El sueño de una democracia racial, que Waldo Frank observaba maravillado en Brasil, país de gente de una profunda pausa, sin nuestra civilizada neurosis, le servía como entusiasmado ejemplo para un mundo obsesionado con el predominio racial, conducido por el creciente maquinismo y la superioridad tecnológica; también, en particular, para su propia nación. En los territorios de influencia española se dio también una idea de humanidad que señalaba la idea de una profunda igualdad del ser humano, sueño recogido en las Leyes de Indias, en las utopías de franciscanos, dominicos y, por último, en las reducciones jesuíticas, así como una moderna democracia había nacido de la inspiración de los puritanos ingleses.
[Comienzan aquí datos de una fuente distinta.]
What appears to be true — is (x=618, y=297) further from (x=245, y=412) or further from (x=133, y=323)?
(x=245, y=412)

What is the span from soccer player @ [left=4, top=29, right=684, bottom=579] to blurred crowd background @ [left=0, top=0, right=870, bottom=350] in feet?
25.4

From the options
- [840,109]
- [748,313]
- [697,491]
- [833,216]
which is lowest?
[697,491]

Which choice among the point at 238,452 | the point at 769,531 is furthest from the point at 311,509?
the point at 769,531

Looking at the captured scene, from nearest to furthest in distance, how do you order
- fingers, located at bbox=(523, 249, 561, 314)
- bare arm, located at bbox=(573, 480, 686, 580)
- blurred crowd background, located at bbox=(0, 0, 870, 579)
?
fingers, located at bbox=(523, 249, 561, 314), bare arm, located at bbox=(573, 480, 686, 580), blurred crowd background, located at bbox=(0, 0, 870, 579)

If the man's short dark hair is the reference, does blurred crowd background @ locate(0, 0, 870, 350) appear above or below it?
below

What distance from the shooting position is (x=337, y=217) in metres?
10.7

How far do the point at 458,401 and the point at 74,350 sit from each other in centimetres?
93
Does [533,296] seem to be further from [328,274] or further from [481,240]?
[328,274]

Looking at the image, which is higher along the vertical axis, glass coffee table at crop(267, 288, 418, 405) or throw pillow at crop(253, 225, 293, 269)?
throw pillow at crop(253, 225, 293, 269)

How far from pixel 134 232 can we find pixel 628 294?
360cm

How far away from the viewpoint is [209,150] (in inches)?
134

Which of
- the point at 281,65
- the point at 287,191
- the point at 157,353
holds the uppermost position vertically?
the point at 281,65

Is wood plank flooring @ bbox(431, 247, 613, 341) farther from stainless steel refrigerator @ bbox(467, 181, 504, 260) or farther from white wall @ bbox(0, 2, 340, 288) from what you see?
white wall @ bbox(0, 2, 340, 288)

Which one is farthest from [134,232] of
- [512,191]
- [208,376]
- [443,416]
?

La espiritualidad, el ansía estética de estos pueblos, debían formar parte de un nuevo imaginario colectivo, de una República universal que abandonara el utilitarismo como única relación con la Naturaleza, o entre los seres humanos mismos. Los poetas y los creadores ya se habían hecho estas preguntas y quizá también han adivinado alguna respuesta.
¿Qué era el hombre? ¿En qué parte de su conversación abierta
entre los almacenes y los silbidos, en cuál de sus movimientos
metálicos
vivía lo indestructible, lo imperecedero, la vida?